*Study text*:
========================================================================
‘Racial Hatred’ Cited After African Immigrants Are Shot in Italy

Feb 04, 2018 20:35


ROME - A gunman apparently targeting African immigrants from his car went on a drive-by shooting rampage in the central Italian city of Macerata on Saturday, wounding at least six people, one seriously, before he was arrested, officials said.

Local news media identified the suspect as Luca Traini, 28. All of those shot are black; Mr. Traini is white.

A reporter for the ANSA news agency who witnessed the arrest said that Mr. Traini had the Italian flag draped on his shoulders when he got out of a black Alfa Romeo near the city’s war dead memorial, climbed the stairs of the monument and raised his arm in a fascist salute. Military police officers then arrested him.



“The only element that links the persons who were injured is the color of their skin,” Interior Minister Marco Minniti said during a news conference on Saturday night, calling the shootings an “evident display of racial hatred.”

Around midday on Saturday, the suspect drove through the streets of Macerata, firing from the Alfa Romeo, officials said. The mayor called on residents to remain indoors, and the city’s transportation system came to a halt.

One of the victims, who was not identified, told Rai News24 from his hospital bed that he feared being killed as the attacker fired. He lifted a sheet to show his leg, wrapped in bandages.

The shootings rattled a nation where such episodes are rare. According to a 2007 study, about 12.9 percent of Italian households have guns.

The rampage came days after the brutal killing of an 18-year-old woman, Pamela Mastropietro, in Macerata, a crime that shook the city of 42,000 people east of Rome.
========================================================================
*Extracted data*:
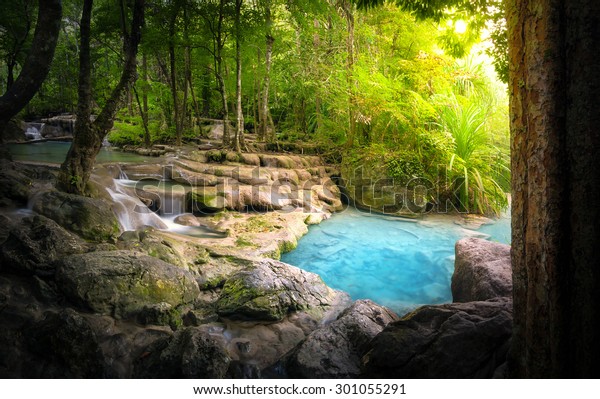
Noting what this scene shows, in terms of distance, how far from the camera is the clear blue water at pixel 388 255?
510cm

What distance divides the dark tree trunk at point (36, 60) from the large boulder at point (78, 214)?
3.97 ft

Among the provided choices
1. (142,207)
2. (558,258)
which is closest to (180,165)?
(142,207)

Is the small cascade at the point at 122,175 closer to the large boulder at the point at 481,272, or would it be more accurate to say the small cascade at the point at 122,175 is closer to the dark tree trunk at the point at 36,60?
the dark tree trunk at the point at 36,60

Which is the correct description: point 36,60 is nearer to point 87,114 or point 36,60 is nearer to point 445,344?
point 87,114

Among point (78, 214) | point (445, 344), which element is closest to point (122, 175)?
point (78, 214)

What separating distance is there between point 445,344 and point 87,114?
5349 mm

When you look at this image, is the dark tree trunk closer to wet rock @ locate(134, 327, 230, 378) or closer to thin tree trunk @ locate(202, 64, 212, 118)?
wet rock @ locate(134, 327, 230, 378)

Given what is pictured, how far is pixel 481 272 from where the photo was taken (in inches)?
155

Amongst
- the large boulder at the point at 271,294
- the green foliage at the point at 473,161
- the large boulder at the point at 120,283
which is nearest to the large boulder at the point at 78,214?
the large boulder at the point at 120,283

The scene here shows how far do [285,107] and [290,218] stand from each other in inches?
474

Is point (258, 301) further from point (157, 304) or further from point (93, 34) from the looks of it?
point (93, 34)

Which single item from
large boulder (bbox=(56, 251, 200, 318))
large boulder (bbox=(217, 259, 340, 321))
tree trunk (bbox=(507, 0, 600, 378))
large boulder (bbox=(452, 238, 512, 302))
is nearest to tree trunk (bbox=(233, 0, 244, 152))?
large boulder (bbox=(217, 259, 340, 321))

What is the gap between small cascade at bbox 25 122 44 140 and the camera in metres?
15.6

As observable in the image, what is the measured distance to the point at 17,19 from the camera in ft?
28.9
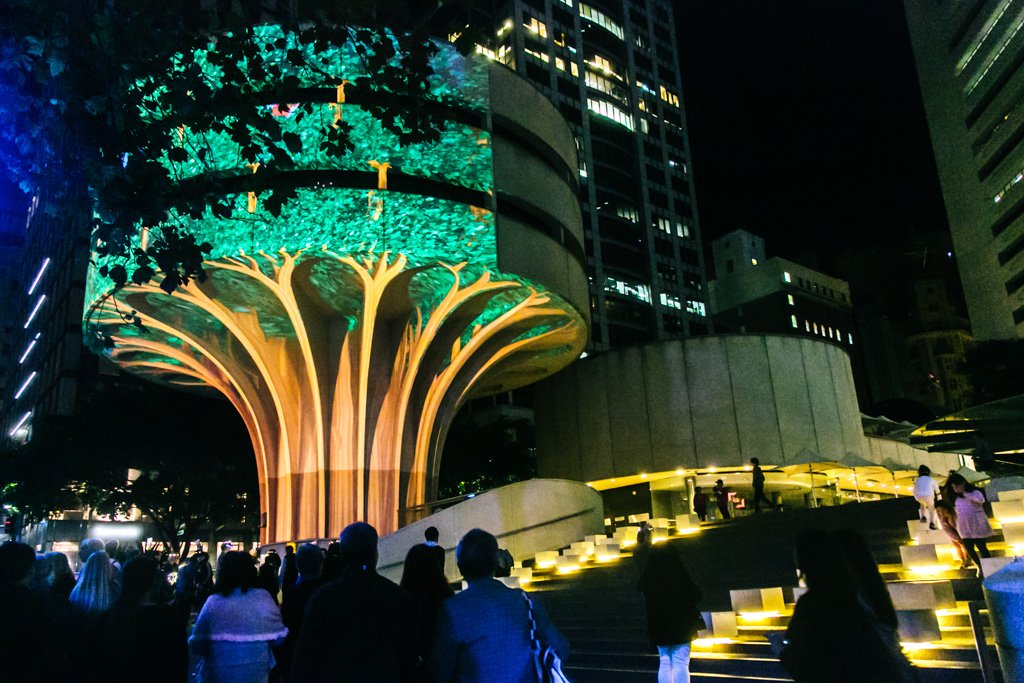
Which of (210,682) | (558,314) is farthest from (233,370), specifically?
========================================================================
*Assignment*: Reproduce the passage of the Macerata shootings article that begins with the words containing "Local news media" and ends with "came to a halt.".

*Task answer*:
Local news media identified the suspect as Luca Traini, 28. All of those shot are black; Mr. Traini is white.

A reporter for the ANSA news agency who witnessed the arrest said that Mr. Traini had the Italian flag draped on his shoulders when he got out of a black Alfa Romeo near the city’s war dead memorial, climbed the stairs of the monument and raised his arm in a fascist salute. Military police officers then arrested him.



“The only element that links the persons who were injured is the color of their skin,” Interior Minister Marco Minniti said during a news conference on Saturday night, calling the shootings an “evident display of racial hatred.”

Around midday on Saturday, the suspect drove through the streets of Macerata, firing from the Alfa Romeo, officials said. The mayor called on residents to remain indoors, and the city’s transportation system came to a halt.